Matanya menyorot ke arah genting yang menyala. Dan ketika hendak beranjak dari
ranjangnya, ia mendapati guling yang biasa menjadi teman tidurnya, masih
teronggok membujur. Balutan warna putih sebagai penutupnya langsung membuatnya
terperanjat. Sesaat Juniar sempat heran dan berpikir. Ia selalu memeluk
gulingnya sebagai penghangat tidurnya. Akan tetapi kali ini, malam ini, entah
mengapa guling itu hanya teronggok rapi di sebelahnya. Juniar mengurungkan niatnya untuk bangun
meskipun sinar matahari kian tajam menerobos celah-celah genting kamarnya yang
tak bereternit. Matanya memejam lagi mengingat kejadian semalam yang
dialaminya.
Sebelum tidur semalam, Juniar sempat
membaca sebuah cerpen berjudul Pengantar
Malaikat karya Ken Hanggara yang ada di harian Suara Merdeka Minggu. Ia
memperoleh koran itu pun tanpa sengaja. Dan itu pun hanya lembaran berisi
cerpen dan beberapa artikel. Benar-benar hanya koran selembar saja. Lembaran
koran itu ada di warung nasi Mak Wawi tempatnya biasa membeli makan. Biasanya Juniar
selalu makan malam di warung itu, tapi semalam ia ingin makan di kamar kosnya.

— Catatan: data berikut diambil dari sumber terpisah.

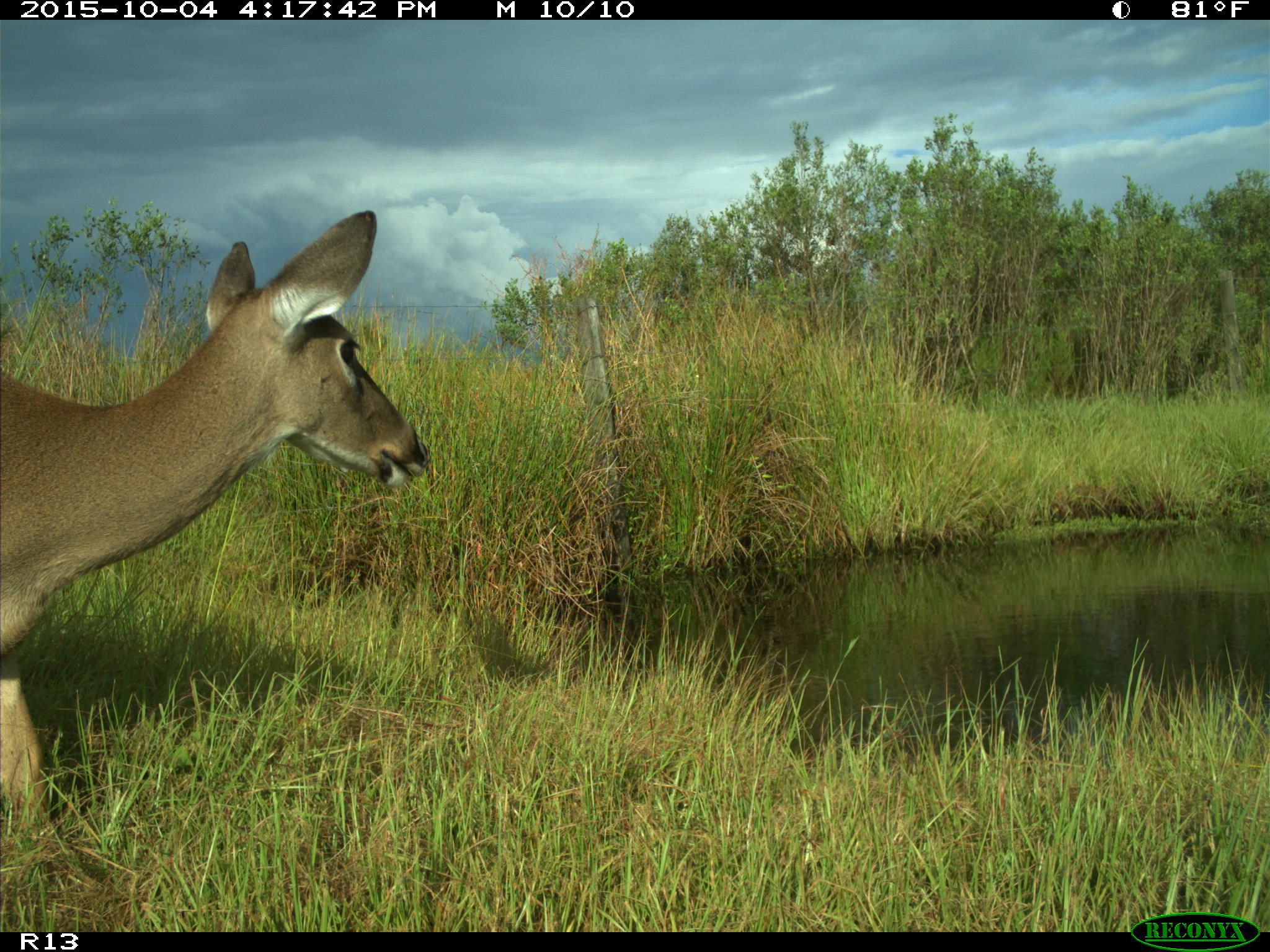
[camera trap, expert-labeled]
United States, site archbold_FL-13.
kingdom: Animalia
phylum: Chordata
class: Mammalia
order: Artiodactyla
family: Cervidae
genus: Odocoileus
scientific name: Odocoileus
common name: deer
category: unidentified deer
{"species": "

“Nggak biasanya kamu minta
dibungkuskan kalau makan malam, Jun?” begitu tanya Mak Wawi malam itu. Juniar
hanya tersenyum sambil mengatakan ingin menikmatinya di kamar kos. Mungkin
karena sudah lama kenal dan sering makan di situ, Mak Wawi menambahkan lauk dan
sayur untuk Juniar.
“Biar tambah beda suasana makanmu di
kos, Mak tambahkan tempe kemul sama tumis slada air, maukan?” Mendapat tawaran
begitu, jelas Juniar mengangguk. Suatu yang tak diduga sama sekali oleh Juniar
apalagi uangnya didompet bersisa lembaran warna biru satu-satunya. Orang tuanya
belum mentransfer uang bulanan lagi. Setelah membayar dan mengucapkan terima
kasih atas pemberian tambahan Mak Wawi, Juniar berpamitan. Matanya melihat
lembaran koran yang hanya selembar. Entah mengapa hatinya terusik untuk melihat
dan membaca sekilas.
“Mak, koran ini aku minta, boleh?”
tanya Juniar setelah membaca judul sebuah cerpen yang tiba-tiba membuatnya
tertarik. Kepala Mak Wawi mendongak sedikit sebelum keluar kata ‘ambillah’. Juniar
kembali mengucapkan terima kasih lagi. “Itu sepertinya koran pembeli sebelum
kamu datang, Jun,” teriak Mak Wawi sebelum Juniar melangkah meninggalkan
warungnya. Juniar menengok ke belakang sambil mengangguk. Malam itu hampir jam
9, warung nasi Mak Wawi masih menyisakan pembeli 4 orang yang makan di tempat.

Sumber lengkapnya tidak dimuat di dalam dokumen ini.